Síndrome de Noé | A necessidade de deter animais

O “Transtorno de Acumulação” diz respeito a uma dificuldade do sujeito em desfazer-se de objectos (“Síndrome de Diógenes”) e/ou animais (“Síndrome de Noé”) que se acumulam de forma desorganizada, sendo um problema que assola a nossa sociedade, principalmente, no que aos animais diz respeito.

À semelhança do que acontece com a acumulação de objectos, também a acumulação de animais poderá causar uma questão de saúde pública, principalmente, quando os cidadãos que padecem deste transtorno, acabam por não ter os cuidados necessários com os animais, para além de não lhes prestarem o bem-estar que merecem, podendo culminar, na falta de cuidados, na origem de doenças que poderão pôr em causa, não só a saúde de próprios animais, com também da população em geral.
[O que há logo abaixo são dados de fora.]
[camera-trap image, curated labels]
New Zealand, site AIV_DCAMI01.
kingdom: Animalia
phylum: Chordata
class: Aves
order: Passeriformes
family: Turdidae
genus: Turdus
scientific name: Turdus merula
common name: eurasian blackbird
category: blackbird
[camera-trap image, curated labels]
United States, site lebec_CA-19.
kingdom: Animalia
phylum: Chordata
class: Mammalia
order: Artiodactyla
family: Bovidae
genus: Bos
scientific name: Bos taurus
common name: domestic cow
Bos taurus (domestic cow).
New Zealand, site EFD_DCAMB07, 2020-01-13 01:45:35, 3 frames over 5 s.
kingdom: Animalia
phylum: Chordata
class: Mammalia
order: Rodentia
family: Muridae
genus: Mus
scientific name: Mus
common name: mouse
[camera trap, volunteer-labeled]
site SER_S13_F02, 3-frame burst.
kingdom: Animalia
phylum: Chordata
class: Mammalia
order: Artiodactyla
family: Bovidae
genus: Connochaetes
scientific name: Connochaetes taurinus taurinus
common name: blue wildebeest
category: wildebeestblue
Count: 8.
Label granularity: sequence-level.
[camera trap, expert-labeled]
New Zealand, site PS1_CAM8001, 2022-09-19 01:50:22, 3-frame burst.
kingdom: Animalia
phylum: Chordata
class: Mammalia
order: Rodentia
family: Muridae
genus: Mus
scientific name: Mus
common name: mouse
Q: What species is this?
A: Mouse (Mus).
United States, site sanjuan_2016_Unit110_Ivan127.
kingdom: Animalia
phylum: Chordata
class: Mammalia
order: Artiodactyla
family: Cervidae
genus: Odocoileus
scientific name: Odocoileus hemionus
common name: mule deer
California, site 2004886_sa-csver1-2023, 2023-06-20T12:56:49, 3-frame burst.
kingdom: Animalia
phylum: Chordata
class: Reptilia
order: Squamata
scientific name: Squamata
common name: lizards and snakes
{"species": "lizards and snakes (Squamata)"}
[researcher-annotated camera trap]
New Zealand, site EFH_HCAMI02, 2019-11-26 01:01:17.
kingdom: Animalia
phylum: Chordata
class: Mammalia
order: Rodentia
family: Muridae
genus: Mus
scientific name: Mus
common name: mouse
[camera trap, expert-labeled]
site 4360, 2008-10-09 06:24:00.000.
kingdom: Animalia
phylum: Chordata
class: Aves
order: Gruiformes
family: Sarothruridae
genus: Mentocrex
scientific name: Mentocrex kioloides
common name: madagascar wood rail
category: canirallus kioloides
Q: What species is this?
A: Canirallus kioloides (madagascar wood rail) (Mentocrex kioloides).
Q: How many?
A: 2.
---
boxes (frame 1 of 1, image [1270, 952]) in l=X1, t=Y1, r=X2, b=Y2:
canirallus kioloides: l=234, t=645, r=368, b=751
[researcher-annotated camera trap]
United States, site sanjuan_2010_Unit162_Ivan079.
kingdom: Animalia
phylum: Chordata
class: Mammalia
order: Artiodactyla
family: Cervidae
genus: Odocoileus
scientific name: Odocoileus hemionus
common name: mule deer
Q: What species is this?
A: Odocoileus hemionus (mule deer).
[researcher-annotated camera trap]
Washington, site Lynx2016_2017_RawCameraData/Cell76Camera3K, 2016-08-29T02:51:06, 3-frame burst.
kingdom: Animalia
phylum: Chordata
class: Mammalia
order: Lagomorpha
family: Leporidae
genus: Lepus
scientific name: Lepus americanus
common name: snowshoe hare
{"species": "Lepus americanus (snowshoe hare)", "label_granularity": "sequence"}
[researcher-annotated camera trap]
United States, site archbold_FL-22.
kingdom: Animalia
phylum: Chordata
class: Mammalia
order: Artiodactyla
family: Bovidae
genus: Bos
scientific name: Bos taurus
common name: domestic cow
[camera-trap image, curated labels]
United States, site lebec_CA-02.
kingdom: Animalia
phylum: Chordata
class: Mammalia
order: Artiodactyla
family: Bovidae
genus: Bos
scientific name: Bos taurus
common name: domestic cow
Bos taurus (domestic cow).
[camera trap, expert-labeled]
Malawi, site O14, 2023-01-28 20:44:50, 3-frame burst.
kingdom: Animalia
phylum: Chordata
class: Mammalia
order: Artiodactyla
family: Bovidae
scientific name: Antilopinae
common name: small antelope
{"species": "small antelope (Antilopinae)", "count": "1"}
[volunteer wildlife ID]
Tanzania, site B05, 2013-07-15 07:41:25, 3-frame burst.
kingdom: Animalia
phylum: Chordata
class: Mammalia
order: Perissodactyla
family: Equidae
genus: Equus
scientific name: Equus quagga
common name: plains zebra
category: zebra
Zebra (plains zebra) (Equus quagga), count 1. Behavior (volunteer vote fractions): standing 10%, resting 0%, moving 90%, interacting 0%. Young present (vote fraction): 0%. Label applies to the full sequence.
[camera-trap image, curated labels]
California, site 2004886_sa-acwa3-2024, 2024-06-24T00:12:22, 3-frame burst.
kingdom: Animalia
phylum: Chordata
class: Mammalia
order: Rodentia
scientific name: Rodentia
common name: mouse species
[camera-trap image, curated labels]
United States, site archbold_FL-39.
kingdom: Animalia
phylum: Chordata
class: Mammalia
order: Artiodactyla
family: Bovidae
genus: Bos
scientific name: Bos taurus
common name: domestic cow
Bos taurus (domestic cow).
Tendo em conta os problemas que advêm do “Transtorno de Acumulação”, tanto para os próprios indivíduos como para os animais, que acabam por ser “acumulados” sem que a habitação tenha as necessárias condições para tal, teve a Assembleia da República a necessidade de a 25 de Janeiro de 2018, publicar a Resolução da Assembleia da República nº 20/2018, que recomenda ao Governo a criação de um grupo de trabalho, constituído por profissionais de saúde e comportamento animal, psicólogos, psiquiatras e assistentes sociais, tendo como principal objectivo prevenir e tratar os casos de “Síndrome de Noé”.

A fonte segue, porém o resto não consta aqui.